Они с удивленным почтением склонили головы, что можно было понять как угодно. Она — поняла правильно. И, вполне довольная произведенным эффектом, продолжала:
— Мы с королем Арагона, так же как и весь мир, наслышаны о великих победах Каит-бея над османами в Киликийской Армении, а также о том, как успешно султан применил тактику tala в Адане. Против своих же единоверцев, не правда ли? Несомненно, великодушное сердце его величества страдало, но он знал: жестокость на войне порой неизбежна и необходима…
Послы молчали. Мамелюк Каит-бей и могущественный турецкий султан Байязид II были кровными врагами. Брат Байязида однажды неожиданно умер на пиру у Каит-бея, и турецкий султан, уверенный в том, что брата отравили, постоянно покушался на границы Египетского султаната, в который входил и Иерусалим.
— Мы непременно ответим султану Каит-бею на его письмо самым удовлетворительным образом, — заключила королева. — Передайте его величеству, что это война — не против магометан. Это война — с теми, кто поднял оружие против своих законных правителей.
Она говорила так убежденно, что послы чуть было не поверили ей.
— Поэтому мы надеемся на продолжение того покровительства, которое султан великодушно оказывает христианским паломникам в Иерусалиме… — завершил Фердинанд.
Это был неписаный закон их приемов — последнее слово всегда оставалось за королем.
Послов проводили, и Изабелла сидела теперь за столом напротив Фердинанда. Она не спешила сегодня покидать шатер мужа. Как обычно в военном лагере, у них были разные шатры. Это и понятно: к королю постоянно шли его командующие с разными вопросами, он часто созывал военные советы. Отдельные шатры были удобнее, так ничто не отвлекало Фердинанда от главного дела — войны.
— Изабелла… — раздраженно начал король, — Я бы желал, чтобы впредь вы не вмешивались в мой разговор с иностранными послами, когда речь заходит о военных вопросах. И что это за маскарад? К чему эти латы?
— Но, Фернандо, послы прибыли неожиданно. И вам известно, что мой гардероб совершенно уничтожен вчерашним пожаром. — Королева улыбнулась, и улыбка проявила морщинки у ее губ. — Это всё, что у меня осталось. Гранадская нищенка-гитана имеет больше одежды, чем есть теперь у меня. И наша дочь Хуана в том же положении и до сих пор рыдает.
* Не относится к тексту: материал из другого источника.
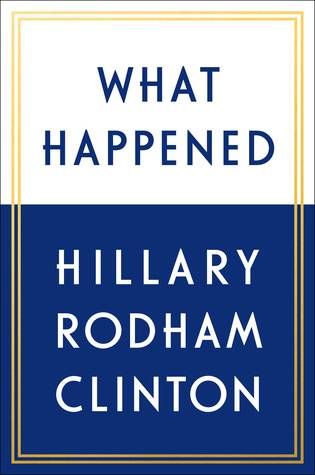 WHAT HAPPENED

HILLARY RODHAM CLINTON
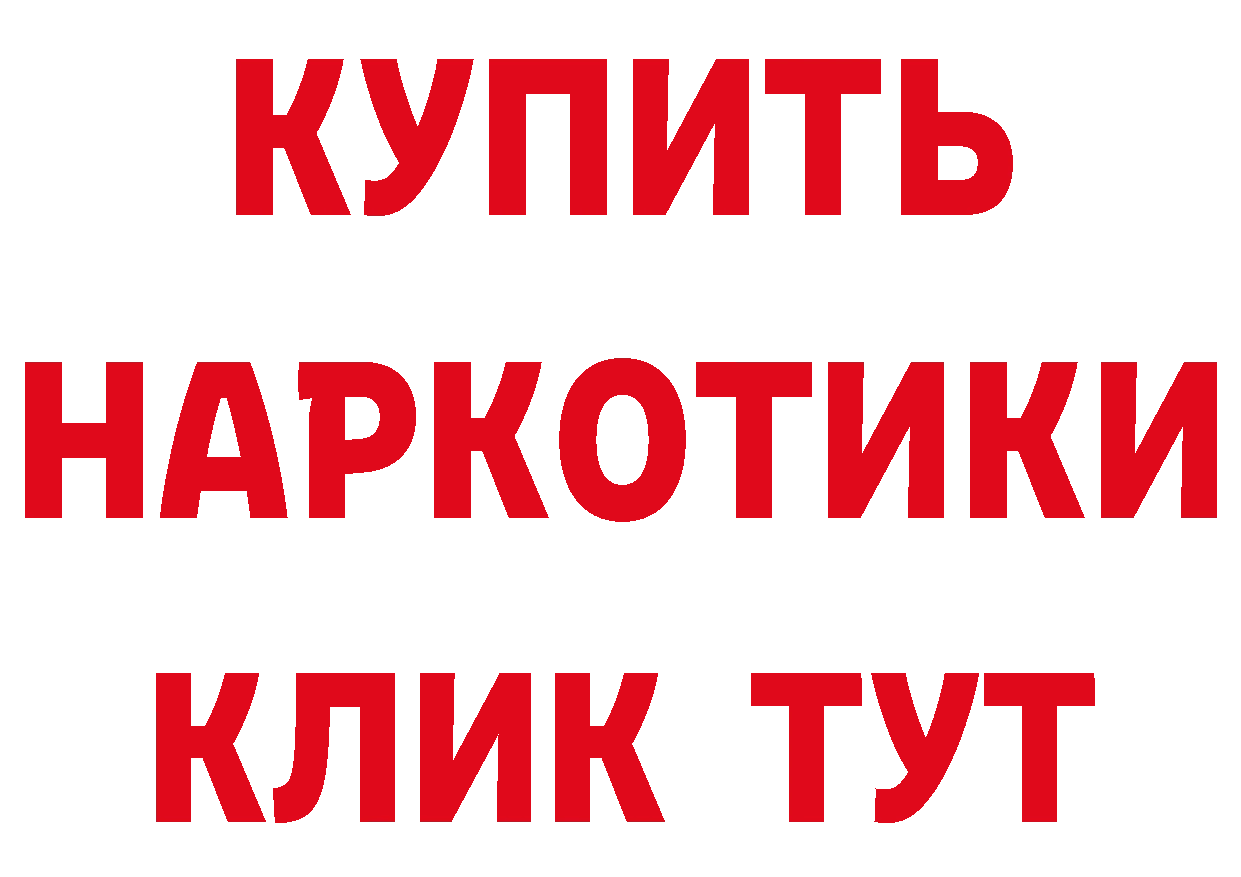 КУПИТЬ
НАРКОТИКИ
КЛИК ТУТ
Заснет, проснется, вспомнит, что сгорели все ее наряды, и рыдает опять, — Королева улыбнулась.
Речь шла об их двенадцатилетней дочери, принцессе Хуане, которой теперь, после замужества ее старшей сестры, принцессы Исабель, по протоколу приходилось следовать за матерью всюду, даже в осадный лагерь кастильцев на гранадской равнине.
Исабель, любимица матери, прошлой осенью вышла за наследного принца Португалии Альфонсо — милого, благородного Альфонсо, который моментально влюбился в юную жену, и чувство было абсолютно взаимным.
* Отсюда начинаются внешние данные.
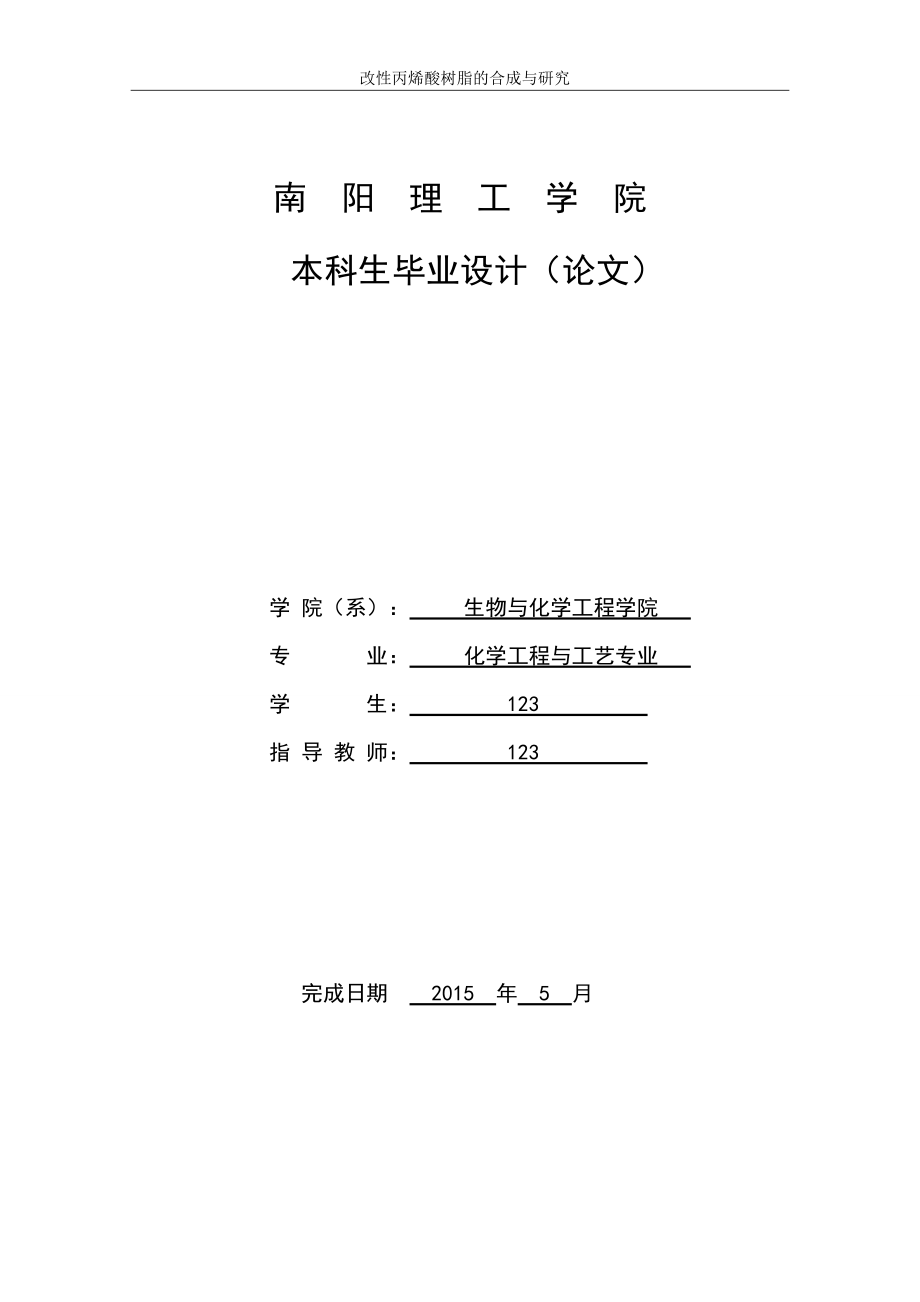 改性丙烯酸树脂的合成与研究

南 阳 理 工 学 院

本科生毕业设计（论文）

学 院（系）： 生物与化学工程学院

专 业： 化学工程与工艺专业

学 生： 123

指 导 教 师： 123

完成日期 2015 年 5 月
Двор Кастильи и Арагона не имел какой-то одной столицы, и королевская семья от нескольких месяцев до нескольких лет проводила в разных городах своего королевства. Любимыми городами у Изабеллы и Фердинанда были Севилья и Вальядолид. Многое было связано с этими городами в их жизни. А будущая столица страны Мадрид был тогда всего лишь небольшим городом с мавританской цитаделью на высоком берегу мутного Манзанареса.
Хуана была взрывной, дерзкой, подверженной резким перепадам настроения — полной противоположностью рассудительной и спокойной старшей дочери Исабели. Это очень волновало королеву, и она со страхом узнавала иногда в поведении Хуаны свою мать — тогда, в страшном замке Аревало…
Король укоризненно посмотрел на жену:
— Очень жаль. Вам следовало воспитать дочь менее суетной. Так, чтобы она больше молилась Господу о нашей победе над маврами и меньше плакала о потерянных нарядах.
Королева промолчала, и в ее молчании почувствовалось сдерживаемое раздражение.
Но король продолжил:
— И очень прошу вас не называть меня перед иностранными послами королем Арагона, а именовать полным титулом — королем Кастильи и Арагона. Я уже когда-то даже писал вам об этом.